▸ **What is being asked**:
Given the entries below, would you transcribe exactly the lines starting at the one with "gruenderregion-logo" and ending at the one with "Ablesebeispiel v = ßv²/3", both kept, pictures omitted, nothing extra?

▸ **Provided information**:

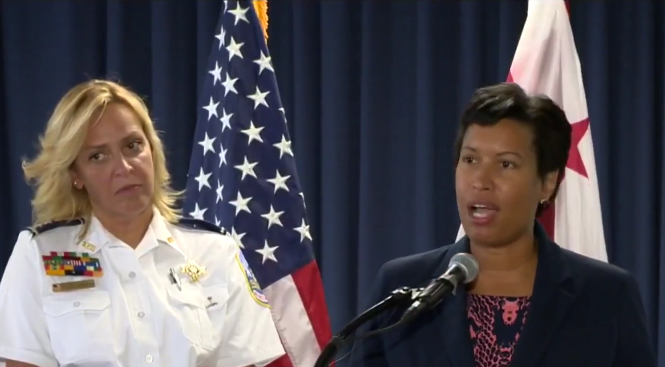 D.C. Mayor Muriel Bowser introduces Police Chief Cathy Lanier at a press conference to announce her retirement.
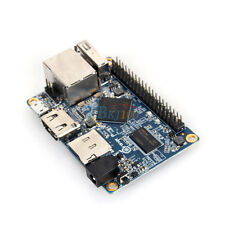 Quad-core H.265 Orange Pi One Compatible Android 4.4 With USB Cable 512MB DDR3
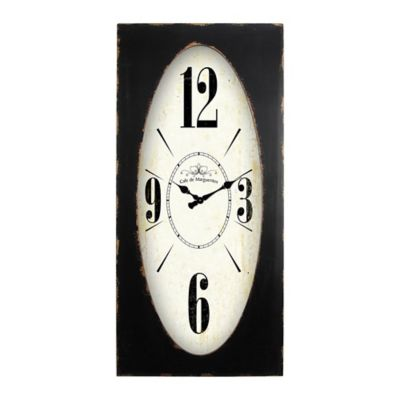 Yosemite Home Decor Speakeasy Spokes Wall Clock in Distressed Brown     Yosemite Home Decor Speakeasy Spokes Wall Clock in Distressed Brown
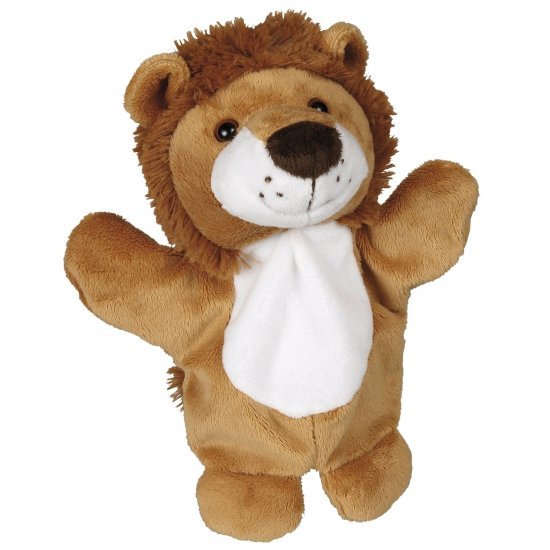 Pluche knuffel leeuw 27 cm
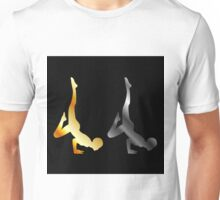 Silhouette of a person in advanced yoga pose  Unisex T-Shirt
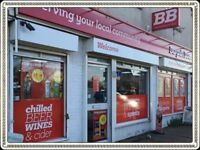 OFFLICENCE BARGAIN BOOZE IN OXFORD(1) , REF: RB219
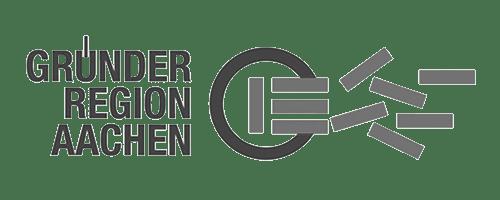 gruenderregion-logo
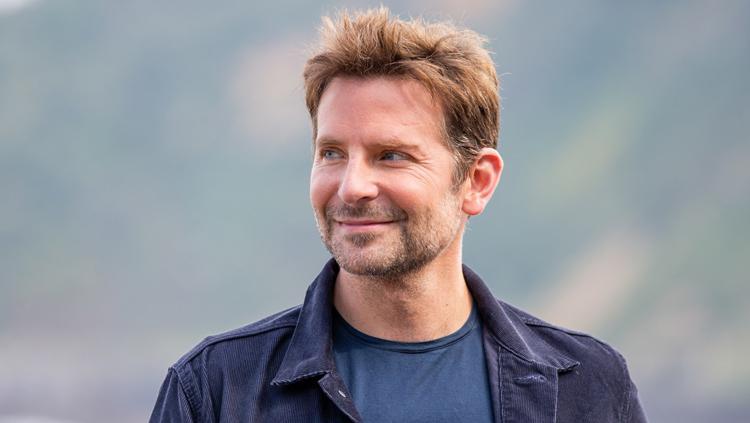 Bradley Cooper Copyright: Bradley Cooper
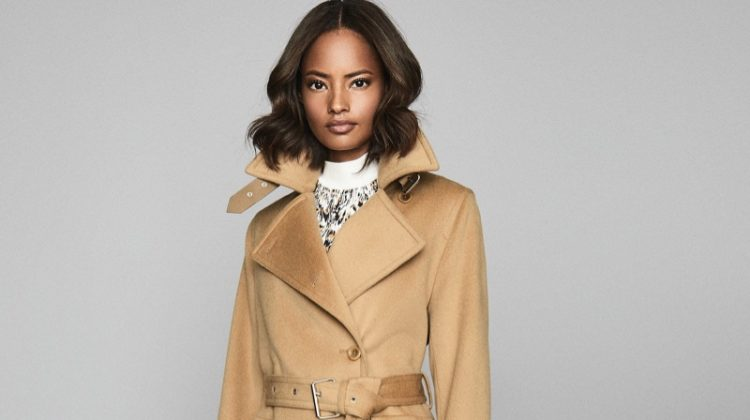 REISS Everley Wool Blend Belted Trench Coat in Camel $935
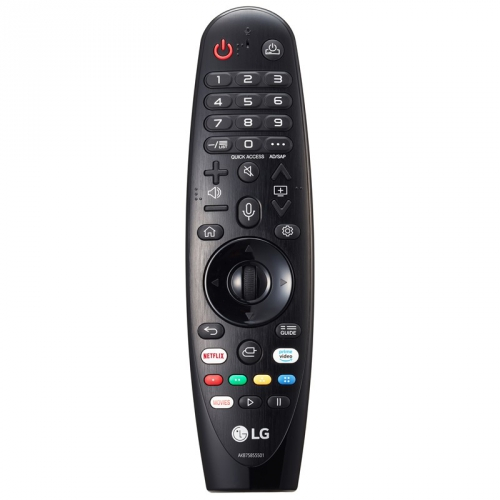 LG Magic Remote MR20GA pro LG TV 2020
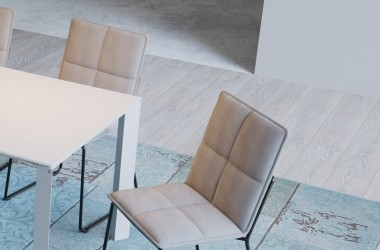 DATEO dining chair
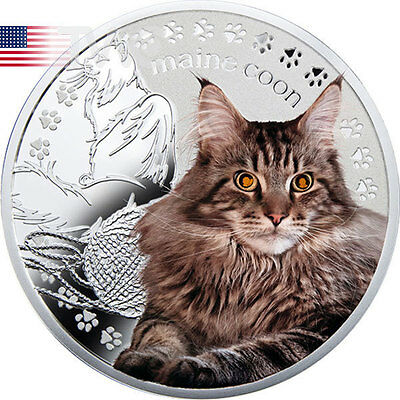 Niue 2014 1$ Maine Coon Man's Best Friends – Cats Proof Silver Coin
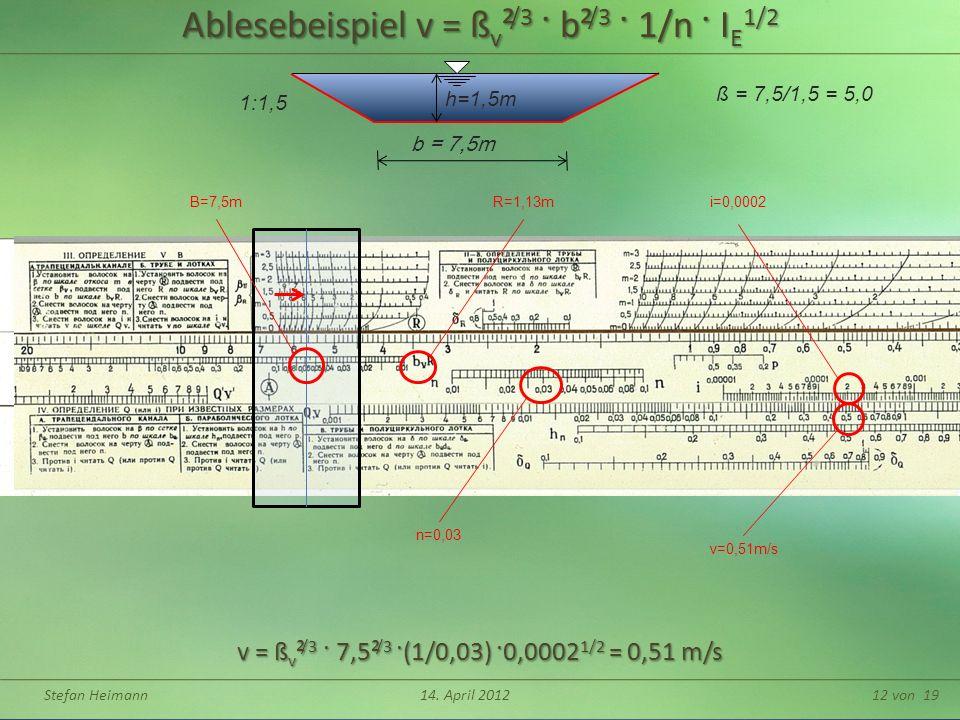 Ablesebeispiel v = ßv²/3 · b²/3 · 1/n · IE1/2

...

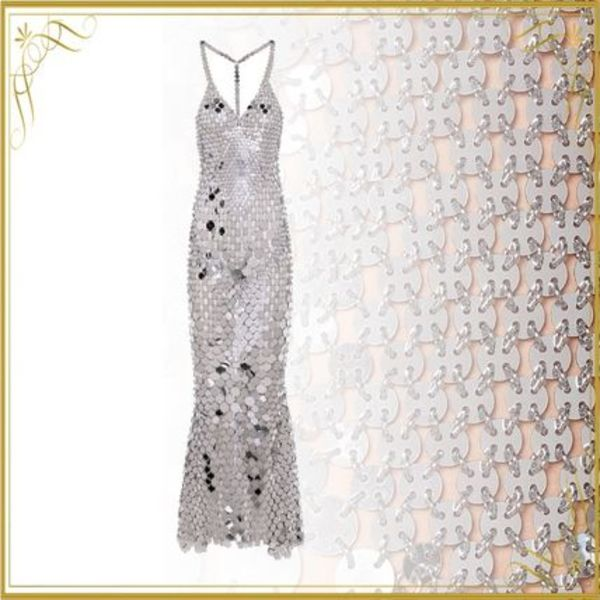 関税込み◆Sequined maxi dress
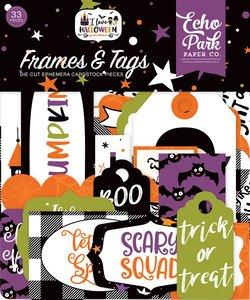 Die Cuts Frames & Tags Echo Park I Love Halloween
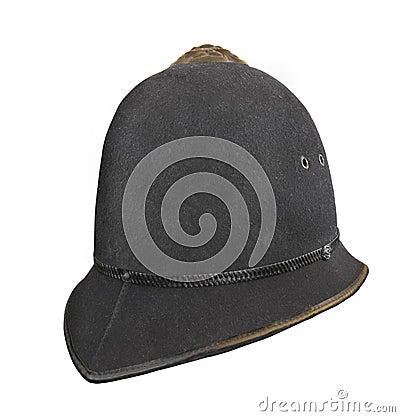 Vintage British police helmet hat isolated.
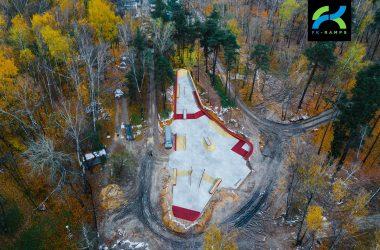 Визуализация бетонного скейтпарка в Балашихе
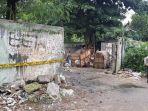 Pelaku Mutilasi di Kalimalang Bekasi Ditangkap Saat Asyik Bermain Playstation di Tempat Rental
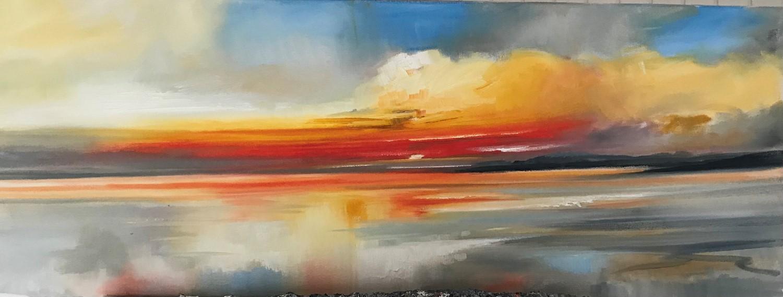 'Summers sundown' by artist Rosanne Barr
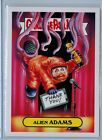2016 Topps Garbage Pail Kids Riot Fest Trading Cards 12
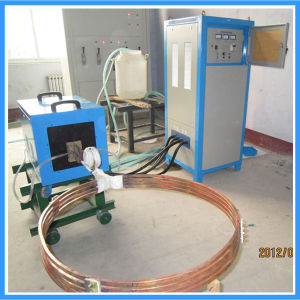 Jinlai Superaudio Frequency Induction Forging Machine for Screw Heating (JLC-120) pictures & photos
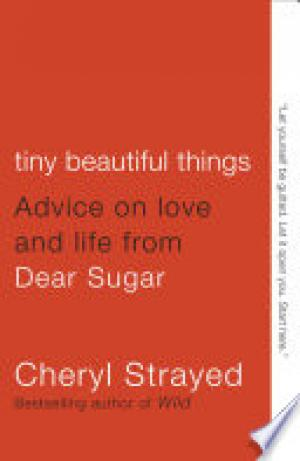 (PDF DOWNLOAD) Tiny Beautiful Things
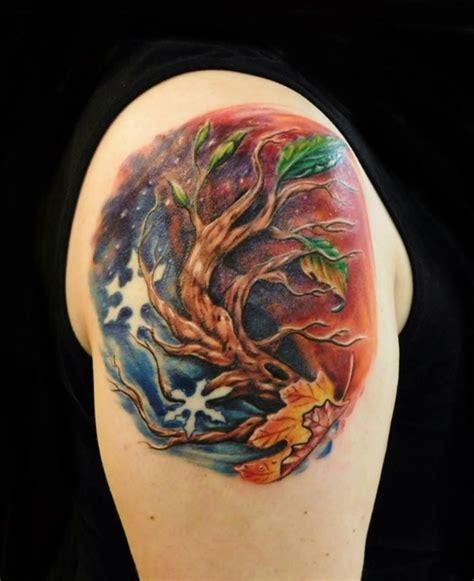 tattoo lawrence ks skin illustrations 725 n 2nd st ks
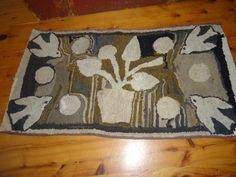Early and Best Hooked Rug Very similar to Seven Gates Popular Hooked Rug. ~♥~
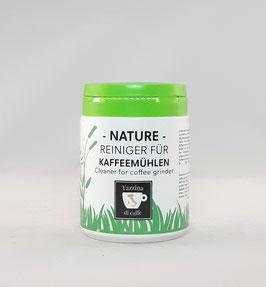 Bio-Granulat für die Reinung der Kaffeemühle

* * *

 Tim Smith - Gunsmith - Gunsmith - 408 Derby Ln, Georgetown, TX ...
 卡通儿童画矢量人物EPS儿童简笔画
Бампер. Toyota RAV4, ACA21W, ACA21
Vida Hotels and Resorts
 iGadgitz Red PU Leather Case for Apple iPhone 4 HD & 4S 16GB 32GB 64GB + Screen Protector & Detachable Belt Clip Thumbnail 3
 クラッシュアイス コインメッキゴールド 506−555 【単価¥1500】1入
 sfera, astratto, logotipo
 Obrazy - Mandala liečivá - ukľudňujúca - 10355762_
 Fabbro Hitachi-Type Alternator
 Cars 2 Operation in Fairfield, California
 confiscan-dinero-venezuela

▸ **Solution for this exercise**:
 gruenderregion-logo
 Bradley Cooper Copyright: Bradley Cooper
 REISS Everley Wool Blend Belted Trench Coat in Camel $935
 LG Magic Remote MR20GA pro LG TV 2020
 DATEO dining chair
 Niue 2014 1$ Maine Coon Man's Best Friends – Cats Proof Silver Coin
 Ablesebeispiel v = ßv²/3 · b²/3 · 1/n · IE1/2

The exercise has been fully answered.